Шери нес ружье дулом вниз. Он споткнулся, сам не понял как. Он только знал, что всадил себе пулю в ногу, и думал, что настал его конец. И теперь, когда голова его лежала на плече женщины, он стонал и плакал от боли и страха:

– А-а, Чокнутая! Чокнутая! Так сильно болит. Я не вынесу, Чокнутая!

– Не плачь, mon bebe, mon bebe, mon Cheri![45] – успокаивала ребенка женщина, большими шагами двигаясь вперед. – Чокнутая отнесет тебя домой, доктор Бонфиль придет и поможет, чтобы моему Шери снова было хорошо.

Чокнутая дошла до брошенного поля. Пока она пересекала его со своей драгоценной ношей на руках, она то и дело беспокойно кидала взгляды по сторонам. Внутри нее поднимался невыносимый страх – страх перед тем, что там, за ручьем, она столкнется с тем безумным ужасом, который с детства жил в ней. Она встала на краю ручья и начала звать на помощь так, как будто от ее крика зависела жизнь:

– А-а-а! Пти Мэтр! Пти Мэтр! Venez donc! Au secours!

Au secours![46]

Ответа не было. Горячие слезы Шери обжигали женщине шею.
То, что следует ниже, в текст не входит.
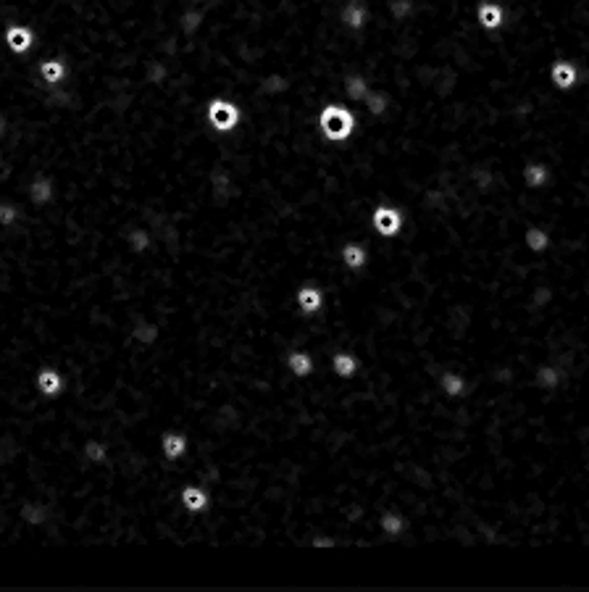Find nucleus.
I'll list each match as a JSON object with an SVG mask.
<instances>
[{
	"mask_svg": "<svg viewBox=\"0 0 589 592\" xmlns=\"http://www.w3.org/2000/svg\"><path fill=\"white\" fill-rule=\"evenodd\" d=\"M16 222V211L11 205H0V224H11Z\"/></svg>",
	"mask_w": 589,
	"mask_h": 592,
	"instance_id": "4be33fe9",
	"label": "nucleus"
},
{
	"mask_svg": "<svg viewBox=\"0 0 589 592\" xmlns=\"http://www.w3.org/2000/svg\"><path fill=\"white\" fill-rule=\"evenodd\" d=\"M37 387L42 389L45 395H55V392H61V387H64V380H61L58 371L45 369L40 371V377H37Z\"/></svg>",
	"mask_w": 589,
	"mask_h": 592,
	"instance_id": "39448f33",
	"label": "nucleus"
},
{
	"mask_svg": "<svg viewBox=\"0 0 589 592\" xmlns=\"http://www.w3.org/2000/svg\"><path fill=\"white\" fill-rule=\"evenodd\" d=\"M208 116H211L213 127H216V130H221V132L231 130V127L237 124V119H239L237 108H234V106H229V103H224V101H213L211 108H208Z\"/></svg>",
	"mask_w": 589,
	"mask_h": 592,
	"instance_id": "f03ea898",
	"label": "nucleus"
},
{
	"mask_svg": "<svg viewBox=\"0 0 589 592\" xmlns=\"http://www.w3.org/2000/svg\"><path fill=\"white\" fill-rule=\"evenodd\" d=\"M382 524H384V529L389 532V535H397V532L403 529V518H397V516H384V521H382Z\"/></svg>",
	"mask_w": 589,
	"mask_h": 592,
	"instance_id": "412c9836",
	"label": "nucleus"
},
{
	"mask_svg": "<svg viewBox=\"0 0 589 592\" xmlns=\"http://www.w3.org/2000/svg\"><path fill=\"white\" fill-rule=\"evenodd\" d=\"M526 179H529L534 187L542 185V182H547V169L544 166H529L526 169Z\"/></svg>",
	"mask_w": 589,
	"mask_h": 592,
	"instance_id": "dca6fc26",
	"label": "nucleus"
},
{
	"mask_svg": "<svg viewBox=\"0 0 589 592\" xmlns=\"http://www.w3.org/2000/svg\"><path fill=\"white\" fill-rule=\"evenodd\" d=\"M442 387L447 389L450 395H458L460 389H463V380L455 377V374H445V377H442Z\"/></svg>",
	"mask_w": 589,
	"mask_h": 592,
	"instance_id": "a211bd4d",
	"label": "nucleus"
},
{
	"mask_svg": "<svg viewBox=\"0 0 589 592\" xmlns=\"http://www.w3.org/2000/svg\"><path fill=\"white\" fill-rule=\"evenodd\" d=\"M355 369H358V361H355L353 355H334V371H337V374L350 377Z\"/></svg>",
	"mask_w": 589,
	"mask_h": 592,
	"instance_id": "ddd939ff",
	"label": "nucleus"
},
{
	"mask_svg": "<svg viewBox=\"0 0 589 592\" xmlns=\"http://www.w3.org/2000/svg\"><path fill=\"white\" fill-rule=\"evenodd\" d=\"M297 303H300V308H303L305 314H316L321 308V292L316 287H303L297 292Z\"/></svg>",
	"mask_w": 589,
	"mask_h": 592,
	"instance_id": "0eeeda50",
	"label": "nucleus"
},
{
	"mask_svg": "<svg viewBox=\"0 0 589 592\" xmlns=\"http://www.w3.org/2000/svg\"><path fill=\"white\" fill-rule=\"evenodd\" d=\"M526 242L532 245V250H542V248H547V232H542V229H532V232H526Z\"/></svg>",
	"mask_w": 589,
	"mask_h": 592,
	"instance_id": "2eb2a0df",
	"label": "nucleus"
},
{
	"mask_svg": "<svg viewBox=\"0 0 589 592\" xmlns=\"http://www.w3.org/2000/svg\"><path fill=\"white\" fill-rule=\"evenodd\" d=\"M40 72H42V76H45L50 84H55L58 79H64V74H66V69L61 61H45V64L40 66Z\"/></svg>",
	"mask_w": 589,
	"mask_h": 592,
	"instance_id": "9b49d317",
	"label": "nucleus"
},
{
	"mask_svg": "<svg viewBox=\"0 0 589 592\" xmlns=\"http://www.w3.org/2000/svg\"><path fill=\"white\" fill-rule=\"evenodd\" d=\"M576 79H579V72H576V66L568 64V61H558V64L552 66V82L558 84L561 90L573 87Z\"/></svg>",
	"mask_w": 589,
	"mask_h": 592,
	"instance_id": "20e7f679",
	"label": "nucleus"
},
{
	"mask_svg": "<svg viewBox=\"0 0 589 592\" xmlns=\"http://www.w3.org/2000/svg\"><path fill=\"white\" fill-rule=\"evenodd\" d=\"M182 503L190 511H202L205 508V492H202L200 487H184Z\"/></svg>",
	"mask_w": 589,
	"mask_h": 592,
	"instance_id": "1a4fd4ad",
	"label": "nucleus"
},
{
	"mask_svg": "<svg viewBox=\"0 0 589 592\" xmlns=\"http://www.w3.org/2000/svg\"><path fill=\"white\" fill-rule=\"evenodd\" d=\"M321 127L329 140H345L350 132H353V116H350L345 108L329 106V108L321 113Z\"/></svg>",
	"mask_w": 589,
	"mask_h": 592,
	"instance_id": "f257e3e1",
	"label": "nucleus"
},
{
	"mask_svg": "<svg viewBox=\"0 0 589 592\" xmlns=\"http://www.w3.org/2000/svg\"><path fill=\"white\" fill-rule=\"evenodd\" d=\"M0 132H3V119H0Z\"/></svg>",
	"mask_w": 589,
	"mask_h": 592,
	"instance_id": "b1692460",
	"label": "nucleus"
},
{
	"mask_svg": "<svg viewBox=\"0 0 589 592\" xmlns=\"http://www.w3.org/2000/svg\"><path fill=\"white\" fill-rule=\"evenodd\" d=\"M479 21H481V27L497 29L503 24V11H500V6H492V3L479 6Z\"/></svg>",
	"mask_w": 589,
	"mask_h": 592,
	"instance_id": "6e6552de",
	"label": "nucleus"
},
{
	"mask_svg": "<svg viewBox=\"0 0 589 592\" xmlns=\"http://www.w3.org/2000/svg\"><path fill=\"white\" fill-rule=\"evenodd\" d=\"M290 369H292L294 374L305 377V374H311L313 363H311V358H308L305 353H292V355H290Z\"/></svg>",
	"mask_w": 589,
	"mask_h": 592,
	"instance_id": "f8f14e48",
	"label": "nucleus"
},
{
	"mask_svg": "<svg viewBox=\"0 0 589 592\" xmlns=\"http://www.w3.org/2000/svg\"><path fill=\"white\" fill-rule=\"evenodd\" d=\"M537 380H539L542 387H555V385H558V371L555 369H539Z\"/></svg>",
	"mask_w": 589,
	"mask_h": 592,
	"instance_id": "aec40b11",
	"label": "nucleus"
},
{
	"mask_svg": "<svg viewBox=\"0 0 589 592\" xmlns=\"http://www.w3.org/2000/svg\"><path fill=\"white\" fill-rule=\"evenodd\" d=\"M342 256H345V263H348L350 268L363 266V261H366V253H363V248H358V245H348Z\"/></svg>",
	"mask_w": 589,
	"mask_h": 592,
	"instance_id": "4468645a",
	"label": "nucleus"
},
{
	"mask_svg": "<svg viewBox=\"0 0 589 592\" xmlns=\"http://www.w3.org/2000/svg\"><path fill=\"white\" fill-rule=\"evenodd\" d=\"M32 198H35L37 203H42V200L50 198V185H47L45 179H37L35 185H32Z\"/></svg>",
	"mask_w": 589,
	"mask_h": 592,
	"instance_id": "f3484780",
	"label": "nucleus"
},
{
	"mask_svg": "<svg viewBox=\"0 0 589 592\" xmlns=\"http://www.w3.org/2000/svg\"><path fill=\"white\" fill-rule=\"evenodd\" d=\"M374 222H377L382 234H395L397 227H400V216H397L392 208H379L377 216H374Z\"/></svg>",
	"mask_w": 589,
	"mask_h": 592,
	"instance_id": "423d86ee",
	"label": "nucleus"
},
{
	"mask_svg": "<svg viewBox=\"0 0 589 592\" xmlns=\"http://www.w3.org/2000/svg\"><path fill=\"white\" fill-rule=\"evenodd\" d=\"M164 450L168 458H179L187 450V440L182 435H166L164 437Z\"/></svg>",
	"mask_w": 589,
	"mask_h": 592,
	"instance_id": "9d476101",
	"label": "nucleus"
},
{
	"mask_svg": "<svg viewBox=\"0 0 589 592\" xmlns=\"http://www.w3.org/2000/svg\"><path fill=\"white\" fill-rule=\"evenodd\" d=\"M345 21H348L350 27H360V24H363V8H358L355 3L348 6V11H345Z\"/></svg>",
	"mask_w": 589,
	"mask_h": 592,
	"instance_id": "6ab92c4d",
	"label": "nucleus"
},
{
	"mask_svg": "<svg viewBox=\"0 0 589 592\" xmlns=\"http://www.w3.org/2000/svg\"><path fill=\"white\" fill-rule=\"evenodd\" d=\"M6 42H8V47L13 53H27L29 47H32V32L27 27H21V24H13L6 32Z\"/></svg>",
	"mask_w": 589,
	"mask_h": 592,
	"instance_id": "7ed1b4c3",
	"label": "nucleus"
},
{
	"mask_svg": "<svg viewBox=\"0 0 589 592\" xmlns=\"http://www.w3.org/2000/svg\"><path fill=\"white\" fill-rule=\"evenodd\" d=\"M350 95H353V98L363 95V82H360V79H353V82H350Z\"/></svg>",
	"mask_w": 589,
	"mask_h": 592,
	"instance_id": "5701e85b",
	"label": "nucleus"
}]
</instances>
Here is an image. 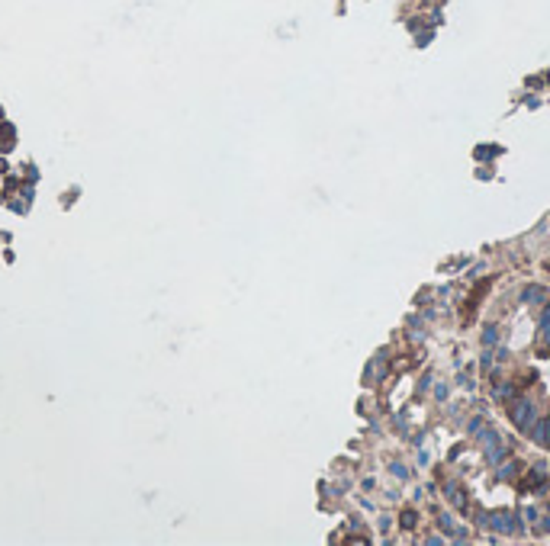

Она звала всех по очереди, кто жил здесь, но никто не отозвался.

– Oh, P’tit Maitre! P’tit Maitre! Venez donc! Au secours! Au secours!

Чокнутая кричала, она выла, но, то ли ее голос никто не слышал, то ли призывы ее остались незамеченными, никакого ответа на ее исступленные крики не последовало. Все это время Шери стонал и плакал, умоляя отнести его домой к матери.

Чокнутая бросила вокруг себя последний, полный отчаяния взгляд. Ею владел запредельный ужас. Она крепко притиснула ребенка к груди, так что тот мог чувствовать, как приглушенно бьется ее сердце. Затем, закрыв глаза, она бросилась вниз к пологому берегу ручья и бежала, не останавливаясь, до тех пор, пока не взобралась на противоположный берег.

Она остановилась на секунду, дрожа, и открыла глаза. И сразу бросилась вперед по тропе, ведущей через лес.

Она больше не говорила с Шери, но только постоянно бормотала:

– Bon Dieu, ayez pitie La Folle! Bon Dieu, ayez pitie moi![47]

Чокнутая, казалось, была ведома чутьем. Когда тропа стала достаточно широкой и ровной, она снова крепко закрыла глаза, чтобы не выносить вида этого незнакомого пугающего мира.

Какой-то ребенок, играя в траве, увидел, как она приближается к поселку. Малыш издал испуганный крик.

– Чокнутая! – завопил он пронзительным дискантом. – Чокнутая пересекла ручей!

Вопль мгновенно облетел улицу:

– Эй-эй! Чокнутая пересекла ручей!

Дети, старики и старухи, молодые хозяйки с детьми на руках приникли к дверям и окнам, чтобы с благоговейным трепетом наблюдать это зрелище. Большинство жителей тряслись от суеверного страха, усматривая в происшедшем плохое предзнаменование.